As a bonus, the ULWP treatments cost about 8% less than typical conventional treatments because they eliminated considerable hauling fees, man hours, dozer expenses and pumping services. Furthermore, the operator reported significant reduction in wellbore cleanup time (possibly because fracturing fluid volumes dropped) and elimination of post-frac proppant migration that occurred on some conventional fracture treatments.



Validation in shale


The problem with absolutely confirming a partial monolayer is that it's difficult (impossible) to quantify particles in a fracture 2,500 ft (762 m) under the surface and 500 ft (152 m) away from the well bore of a producing (or injection) well. However, if we can obtain the fracture geometry and other treatment parameters, we can use basic math to develop generalizations about proppant behavior and fracture results.



For example, we were invited to participate in an engineering study of effective fracturing practices in the Diamond M field southwest of Snyder, Texas (Chambers and Meise, 2005, SPE 96818). The operator agreed to an experiment with offsets: we fractured one well with conventional fluids and sand, and a second well just 1,700 ft (518 m) away with ULWP-1.25 and slick brine. Between the two, an observation well allowed microseismic mapping of fracture lengths and orientation of both wells.



The conventional fracture treatment on the lower interval used 88,500 lb of brown sand in 21,000 gal of borate gel, resulting in a propped half-length in Well 1 of 296 ft (90 m) and height of 354 ft (108 m). The comparable ULWP treatment used 15,500 lb of 14/30-mesh ULWP-1.25 in 71,000 gal of 10-lb brine, resulting in propped half length in Well 2 of 598 ft (182 m) and height of 324 ft (99 m) (Figure 2).



(We also fractured a second interval, which is not detailed in this article because of space limitations.)



Using the lengths and heights from the microseismic mapping results, we calculated rough total fracture face surface areas for the wells: 690,000 sq ft (64,103 sq m) for Well 1 and 1.39 million sq ft (129,135 sq m) for Well 2.



Using basic geometry, we then calculated surface areas for one face of the fractures and divided by pounds of proppant pumped to show proppant concentration of 0.047 lb/sq ft in the ULWP-treated well and 0.45 lb/sq ft in the conventionally treated well. (Recall that the ideal partial monolayer concentration for sand is between 0.03 and 0.06 lb/sq ft.) Using Darin & Huitt's equation with these concentrations and the estimated 2000-psi closure stress in these wells, we can calculate the ULWP-treated well conductivity as 10,000 mD-ft and the conventionally-treated well at just over 1,000 mD-ft.

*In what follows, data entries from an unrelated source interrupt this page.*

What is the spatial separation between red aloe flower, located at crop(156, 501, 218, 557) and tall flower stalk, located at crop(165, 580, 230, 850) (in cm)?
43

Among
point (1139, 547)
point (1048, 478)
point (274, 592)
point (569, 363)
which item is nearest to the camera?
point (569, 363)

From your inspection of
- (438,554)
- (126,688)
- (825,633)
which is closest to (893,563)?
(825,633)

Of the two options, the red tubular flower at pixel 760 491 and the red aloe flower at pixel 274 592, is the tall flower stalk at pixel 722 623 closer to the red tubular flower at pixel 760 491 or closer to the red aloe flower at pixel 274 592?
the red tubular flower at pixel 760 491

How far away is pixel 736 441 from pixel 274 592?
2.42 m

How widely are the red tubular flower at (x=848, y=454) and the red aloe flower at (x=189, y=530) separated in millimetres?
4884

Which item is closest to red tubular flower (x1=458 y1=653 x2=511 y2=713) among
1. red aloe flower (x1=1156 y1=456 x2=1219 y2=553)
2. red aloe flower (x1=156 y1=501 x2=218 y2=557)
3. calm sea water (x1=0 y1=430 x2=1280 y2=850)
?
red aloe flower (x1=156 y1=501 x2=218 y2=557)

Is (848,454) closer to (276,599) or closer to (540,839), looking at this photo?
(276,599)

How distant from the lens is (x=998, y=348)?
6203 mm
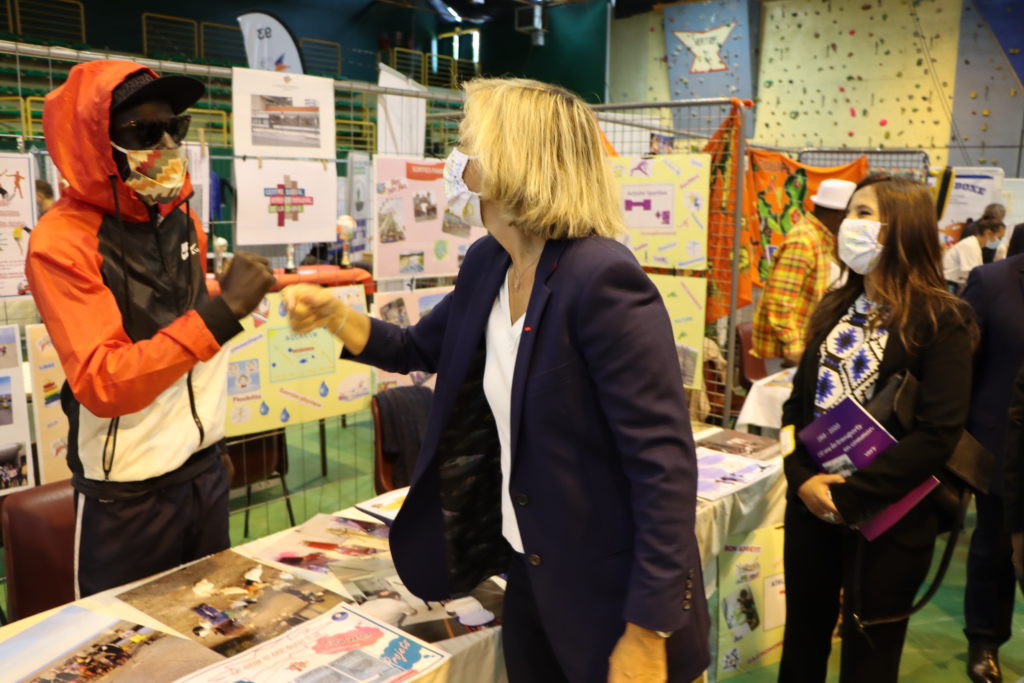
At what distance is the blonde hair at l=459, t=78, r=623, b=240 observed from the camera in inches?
47.9

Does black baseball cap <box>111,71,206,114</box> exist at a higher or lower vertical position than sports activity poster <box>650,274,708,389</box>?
higher

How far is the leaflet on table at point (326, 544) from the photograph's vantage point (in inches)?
75.6

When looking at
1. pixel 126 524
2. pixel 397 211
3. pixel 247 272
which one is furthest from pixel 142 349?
pixel 397 211

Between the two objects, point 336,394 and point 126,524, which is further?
point 336,394

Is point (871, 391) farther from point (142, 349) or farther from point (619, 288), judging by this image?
point (142, 349)

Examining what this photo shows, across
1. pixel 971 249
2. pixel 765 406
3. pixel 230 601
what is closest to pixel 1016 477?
pixel 765 406

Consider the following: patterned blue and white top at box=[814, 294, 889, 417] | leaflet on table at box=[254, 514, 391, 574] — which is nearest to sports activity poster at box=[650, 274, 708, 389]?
patterned blue and white top at box=[814, 294, 889, 417]

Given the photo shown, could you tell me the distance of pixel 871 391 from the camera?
206 cm

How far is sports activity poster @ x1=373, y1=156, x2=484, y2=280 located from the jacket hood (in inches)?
65.4

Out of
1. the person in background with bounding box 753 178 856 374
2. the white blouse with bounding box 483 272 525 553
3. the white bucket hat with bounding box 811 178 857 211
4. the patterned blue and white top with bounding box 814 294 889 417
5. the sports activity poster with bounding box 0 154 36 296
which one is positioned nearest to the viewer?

Based on these results, we determined that conventional sand and fluid could probably achieve comparable proppant half-length and larger fracture surface area with four times the liquid and proppant — at a cost of 50% more than the ULWP-125 fracture.



Later, we evaluated results from 21 area wells fractured with brown sand against eight fractured with ULW proppants. For each type of well, we compared the oil production immediately following the treatment and the cumulative production a year later. The wells fractured with ULW proppants produced 22% more oil, cumulatively, because production declined more slowly over the course of a year.



Without microscopes that can travel into rock formations and provide absolute proof of proppant location, we must rely on mathematical assurances that these treatments achieve partial monolayers of proppant (Brannon et al, 2006, SPE 102758). Laboratory and field results from more than 1300 ULWP fracture treatments point to just one conclusion: Partial monolayers are not “virtually impossible,” but, rather, virtually ubiquitous with the right technology.